I M N AMEN DES V ATERS UND DES S OHNES UND DES H EILIGEN G EISTES. A MEN . Ich glaube nicht, daß David damals die Wahrheit gesagt hat. Eher wollte er wohl seiner Abneigung gegen Vater Albert Ausdruck verleihen, und daher sprach er Dinge aus, die diesen verletzen mußten. Es ist doch ganz und gar unmöglich, daß ein so großer Herr eine seiner Städte zusammen mit all ihren Bürgern hassen sollte. Ich schließe nicht aus, daß David die Bitternis und die Tiefe des von uns Erlittenen irritierten. Wie man es auch wenden mochte, wir waren nun einmal die am schwersten Geprüften unter allen Bewohnern Brabants, was im Gemüt des Bischofs Unruhe hervorrufen mochte, Unruhe und die Befürchtung, daß wir uns über andere erheben oder gar nach den Höhen greifen wollten, auf denen er selber weilte.
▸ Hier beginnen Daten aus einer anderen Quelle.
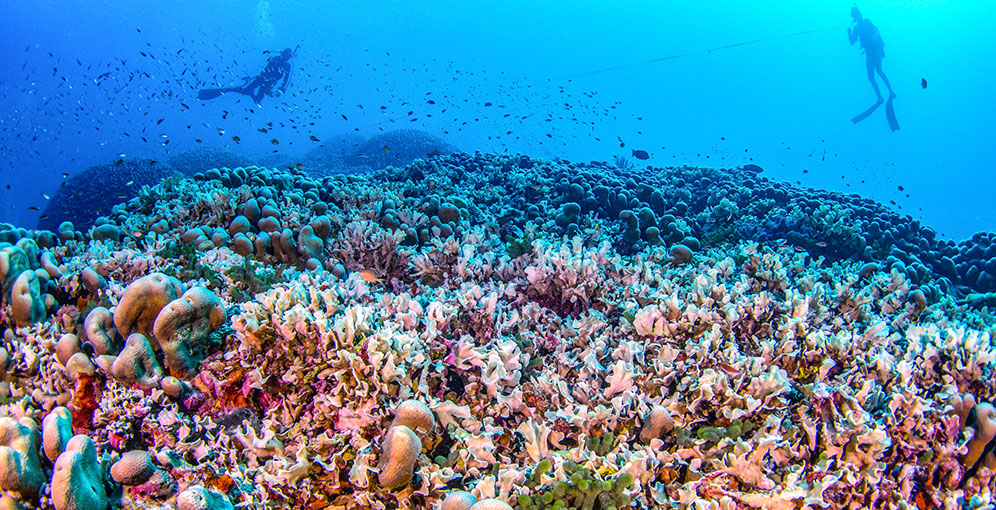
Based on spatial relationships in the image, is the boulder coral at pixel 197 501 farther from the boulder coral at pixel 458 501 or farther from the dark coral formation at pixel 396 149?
the dark coral formation at pixel 396 149

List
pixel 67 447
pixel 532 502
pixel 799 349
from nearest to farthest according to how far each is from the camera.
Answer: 1. pixel 67 447
2. pixel 532 502
3. pixel 799 349

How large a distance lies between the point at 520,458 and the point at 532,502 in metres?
0.47

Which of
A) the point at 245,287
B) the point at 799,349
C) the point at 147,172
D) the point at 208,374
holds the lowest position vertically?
the point at 208,374

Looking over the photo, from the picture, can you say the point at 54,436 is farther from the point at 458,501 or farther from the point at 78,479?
the point at 458,501

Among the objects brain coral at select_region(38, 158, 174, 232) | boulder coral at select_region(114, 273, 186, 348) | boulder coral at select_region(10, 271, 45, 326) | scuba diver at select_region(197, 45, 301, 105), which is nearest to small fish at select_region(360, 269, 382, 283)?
boulder coral at select_region(114, 273, 186, 348)

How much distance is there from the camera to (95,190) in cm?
1986

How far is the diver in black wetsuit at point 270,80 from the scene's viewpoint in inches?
944

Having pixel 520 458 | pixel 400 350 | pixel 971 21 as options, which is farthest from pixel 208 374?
pixel 971 21

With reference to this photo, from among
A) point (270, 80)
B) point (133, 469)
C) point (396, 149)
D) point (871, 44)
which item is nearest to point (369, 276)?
point (133, 469)

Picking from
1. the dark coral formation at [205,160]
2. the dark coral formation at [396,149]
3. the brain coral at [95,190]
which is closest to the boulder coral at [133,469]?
the brain coral at [95,190]

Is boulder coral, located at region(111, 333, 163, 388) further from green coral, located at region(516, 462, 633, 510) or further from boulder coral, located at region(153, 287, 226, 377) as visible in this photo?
green coral, located at region(516, 462, 633, 510)

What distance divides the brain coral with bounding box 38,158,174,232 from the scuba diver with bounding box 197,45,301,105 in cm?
Result: 529

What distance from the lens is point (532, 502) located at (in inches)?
84.8

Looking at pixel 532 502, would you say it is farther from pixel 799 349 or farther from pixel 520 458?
pixel 799 349
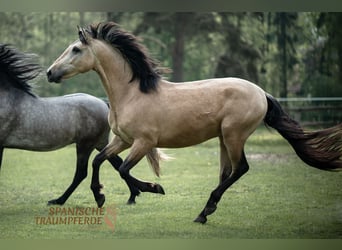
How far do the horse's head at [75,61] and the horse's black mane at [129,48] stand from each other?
0.10 metres

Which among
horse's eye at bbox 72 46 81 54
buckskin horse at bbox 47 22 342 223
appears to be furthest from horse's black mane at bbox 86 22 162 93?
horse's eye at bbox 72 46 81 54

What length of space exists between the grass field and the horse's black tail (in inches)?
21.7

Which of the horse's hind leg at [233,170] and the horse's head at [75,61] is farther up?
the horse's head at [75,61]

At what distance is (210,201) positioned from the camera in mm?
5047

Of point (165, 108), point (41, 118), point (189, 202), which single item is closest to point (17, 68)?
point (41, 118)

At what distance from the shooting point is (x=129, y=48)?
16.8 ft

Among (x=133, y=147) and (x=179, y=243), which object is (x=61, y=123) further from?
(x=179, y=243)

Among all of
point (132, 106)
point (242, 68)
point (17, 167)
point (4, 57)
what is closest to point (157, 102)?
point (132, 106)

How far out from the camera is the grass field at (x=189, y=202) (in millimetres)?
5059

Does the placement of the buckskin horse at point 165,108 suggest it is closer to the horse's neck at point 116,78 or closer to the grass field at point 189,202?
the horse's neck at point 116,78

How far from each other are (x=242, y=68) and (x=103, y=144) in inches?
170

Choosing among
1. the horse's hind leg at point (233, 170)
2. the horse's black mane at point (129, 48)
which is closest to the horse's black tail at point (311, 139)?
the horse's hind leg at point (233, 170)

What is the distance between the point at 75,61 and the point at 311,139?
6.56ft

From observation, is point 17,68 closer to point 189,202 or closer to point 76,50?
point 76,50
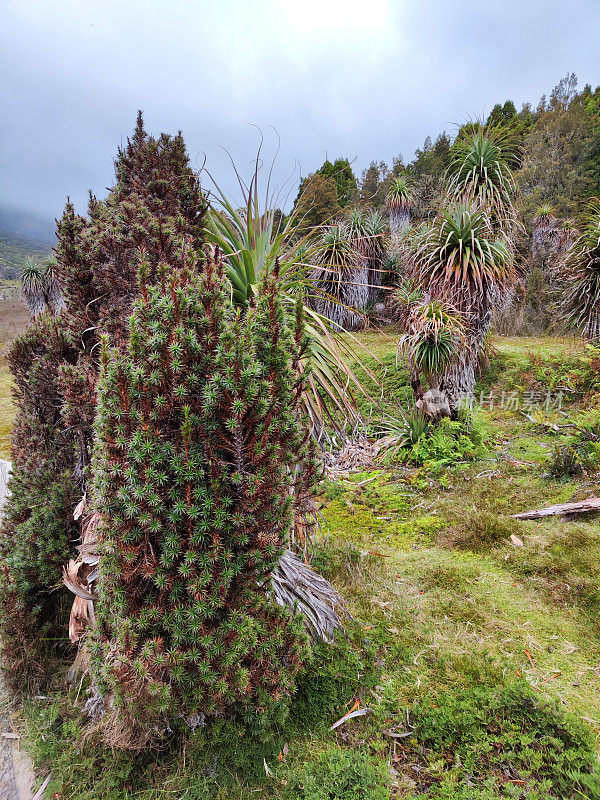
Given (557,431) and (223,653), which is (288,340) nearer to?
(223,653)

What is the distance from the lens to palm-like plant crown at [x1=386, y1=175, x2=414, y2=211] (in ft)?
56.0

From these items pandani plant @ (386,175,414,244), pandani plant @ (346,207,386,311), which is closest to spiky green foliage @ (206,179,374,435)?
pandani plant @ (346,207,386,311)

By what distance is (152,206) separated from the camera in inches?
96.5

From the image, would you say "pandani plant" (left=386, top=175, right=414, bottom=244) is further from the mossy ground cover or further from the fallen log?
the mossy ground cover

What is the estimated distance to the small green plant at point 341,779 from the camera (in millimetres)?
1734

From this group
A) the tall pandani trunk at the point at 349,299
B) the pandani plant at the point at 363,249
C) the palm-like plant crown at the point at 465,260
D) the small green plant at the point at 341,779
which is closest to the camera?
the small green plant at the point at 341,779

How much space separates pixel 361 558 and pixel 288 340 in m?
2.61

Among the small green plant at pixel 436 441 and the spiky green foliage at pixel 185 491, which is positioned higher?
the spiky green foliage at pixel 185 491

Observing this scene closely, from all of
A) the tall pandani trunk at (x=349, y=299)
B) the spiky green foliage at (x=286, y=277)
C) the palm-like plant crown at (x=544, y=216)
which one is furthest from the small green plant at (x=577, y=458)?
the palm-like plant crown at (x=544, y=216)

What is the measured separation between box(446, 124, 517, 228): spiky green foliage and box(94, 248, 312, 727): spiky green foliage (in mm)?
7776

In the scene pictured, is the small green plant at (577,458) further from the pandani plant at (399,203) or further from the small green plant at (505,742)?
the pandani plant at (399,203)

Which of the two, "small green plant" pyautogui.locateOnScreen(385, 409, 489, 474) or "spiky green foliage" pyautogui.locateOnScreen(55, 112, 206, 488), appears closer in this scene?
"spiky green foliage" pyautogui.locateOnScreen(55, 112, 206, 488)

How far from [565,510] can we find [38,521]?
4484 mm

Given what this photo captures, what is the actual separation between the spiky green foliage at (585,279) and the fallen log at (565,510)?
4402 mm
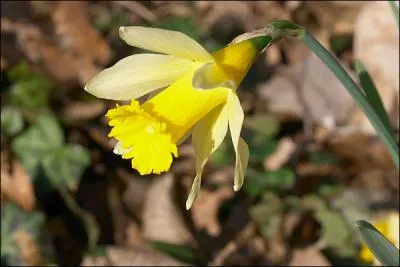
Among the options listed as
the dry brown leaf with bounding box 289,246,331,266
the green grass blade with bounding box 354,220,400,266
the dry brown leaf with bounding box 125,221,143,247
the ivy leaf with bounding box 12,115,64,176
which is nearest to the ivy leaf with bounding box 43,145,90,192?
the ivy leaf with bounding box 12,115,64,176

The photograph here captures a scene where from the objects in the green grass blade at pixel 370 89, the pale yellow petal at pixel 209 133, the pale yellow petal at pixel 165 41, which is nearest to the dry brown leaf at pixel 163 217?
the green grass blade at pixel 370 89

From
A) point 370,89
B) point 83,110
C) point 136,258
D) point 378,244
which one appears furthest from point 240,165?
point 83,110

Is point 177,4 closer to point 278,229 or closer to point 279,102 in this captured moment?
point 279,102

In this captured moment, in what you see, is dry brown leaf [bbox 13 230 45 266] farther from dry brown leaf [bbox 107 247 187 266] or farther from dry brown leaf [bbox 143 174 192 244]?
dry brown leaf [bbox 143 174 192 244]

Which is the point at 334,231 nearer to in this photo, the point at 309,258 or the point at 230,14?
Answer: the point at 309,258

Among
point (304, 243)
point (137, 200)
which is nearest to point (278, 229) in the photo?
point (304, 243)

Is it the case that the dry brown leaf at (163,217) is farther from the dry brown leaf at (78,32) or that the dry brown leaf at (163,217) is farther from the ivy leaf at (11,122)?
the dry brown leaf at (78,32)
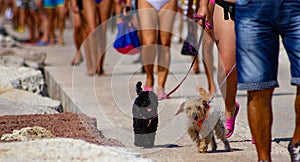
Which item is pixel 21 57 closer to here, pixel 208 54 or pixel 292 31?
pixel 208 54

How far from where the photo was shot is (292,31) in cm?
495

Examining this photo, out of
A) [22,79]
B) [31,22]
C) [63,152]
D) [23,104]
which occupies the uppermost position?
[63,152]

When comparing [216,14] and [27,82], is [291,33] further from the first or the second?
[27,82]

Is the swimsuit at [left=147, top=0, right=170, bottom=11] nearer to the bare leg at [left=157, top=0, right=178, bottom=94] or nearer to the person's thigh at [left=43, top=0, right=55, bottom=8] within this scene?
the bare leg at [left=157, top=0, right=178, bottom=94]

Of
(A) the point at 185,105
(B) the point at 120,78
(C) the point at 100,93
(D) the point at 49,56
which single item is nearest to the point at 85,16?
(B) the point at 120,78

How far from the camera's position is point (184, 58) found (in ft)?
47.0

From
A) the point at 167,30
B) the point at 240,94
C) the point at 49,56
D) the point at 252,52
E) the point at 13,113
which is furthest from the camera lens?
the point at 49,56

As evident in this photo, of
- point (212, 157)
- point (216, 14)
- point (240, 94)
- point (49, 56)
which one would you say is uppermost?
point (216, 14)

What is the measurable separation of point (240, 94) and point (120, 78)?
2335 mm

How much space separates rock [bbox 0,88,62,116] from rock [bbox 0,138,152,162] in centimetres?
238

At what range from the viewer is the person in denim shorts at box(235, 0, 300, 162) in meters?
4.86

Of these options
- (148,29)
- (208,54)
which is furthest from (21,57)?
(208,54)

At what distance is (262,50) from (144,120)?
5.73 feet

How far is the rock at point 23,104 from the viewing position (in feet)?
23.9
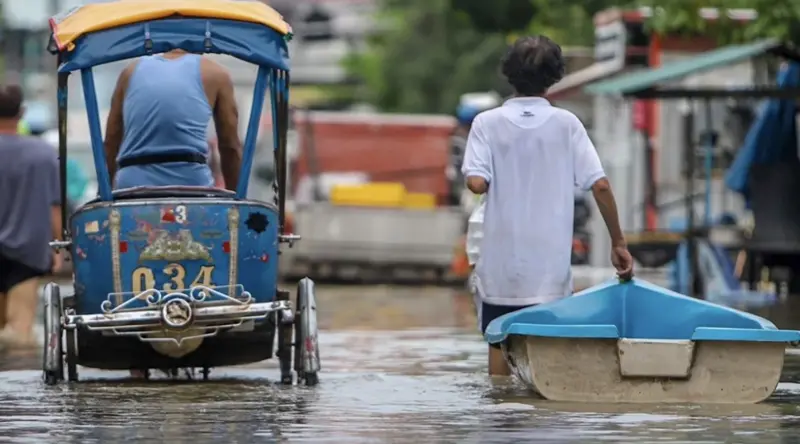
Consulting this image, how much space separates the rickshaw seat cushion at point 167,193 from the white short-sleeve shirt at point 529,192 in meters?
1.13

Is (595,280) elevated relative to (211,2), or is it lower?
lower

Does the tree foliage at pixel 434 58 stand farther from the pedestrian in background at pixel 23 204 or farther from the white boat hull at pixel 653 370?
the white boat hull at pixel 653 370

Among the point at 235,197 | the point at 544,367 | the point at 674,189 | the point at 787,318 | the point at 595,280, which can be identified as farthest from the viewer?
the point at 674,189

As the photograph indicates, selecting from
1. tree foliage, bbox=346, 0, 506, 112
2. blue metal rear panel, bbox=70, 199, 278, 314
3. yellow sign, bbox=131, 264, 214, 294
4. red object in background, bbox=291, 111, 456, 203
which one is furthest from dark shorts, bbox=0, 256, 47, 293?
tree foliage, bbox=346, 0, 506, 112

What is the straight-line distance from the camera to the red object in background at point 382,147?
34438mm

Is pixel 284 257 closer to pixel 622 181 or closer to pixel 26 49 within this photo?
pixel 622 181

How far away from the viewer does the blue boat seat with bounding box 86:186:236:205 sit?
10.8 m

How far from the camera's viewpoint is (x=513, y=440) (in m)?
8.45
Sollte das der Fall gewesen sein, so hatte sich David sehr geirrt. Denn gerade während des Gastmahls gelangten alle Bürger zu der Überzeugung, daß es gut war, in diesem starken, harten und lebensfrohen Mann einen Vater, Hirten und Herrscher zu haben. Ach, wie er uns damals gefiel!
    Spät in der Nacht, da die Gäste schon recht schläfrig waren, ließ der Fürst die Hofkomödianten in den Festsaal rufen, unter ihnen Sänger und Poeten, und auch ein Possenspiel sollte zur Aufführung gelangen, das zotig war und überaus ergötzlich. Als sie vor David standen, sagte er zu ihnen:
    »Was werdet ihr Uns präsentieren, meine lieben Freunde?«
    »Was Eure Herrlichkeit wünschen«, antworteten die Komödianten.
    Darauf David:
    »Ihr kennt mich, ich stelle keine Bedingungen. Entscheidet frei, wie das Brauch ist an meinem Hof.«
    Also spielten und sangen sie, wie es ihnen gefiel. Ich aber sagte damals zum Fürsten:
    »Eure Herrlichkeit ist sehr gnädig zu diesen Leuten. Bei uns pflegt das anders zuzugehen. Vater Albert hält diese Schar recht kurz.«
    David lachte hell und vergnügt.
    »Ich unterstütze die Künstler«, sagte er, »weil ich sie nicht fürchte. Ich verlange nichts von ihnen. Sie haben bei mir völlige Freiheit.«
    »Sicher sind sie froh darüber«, erwiderte ich.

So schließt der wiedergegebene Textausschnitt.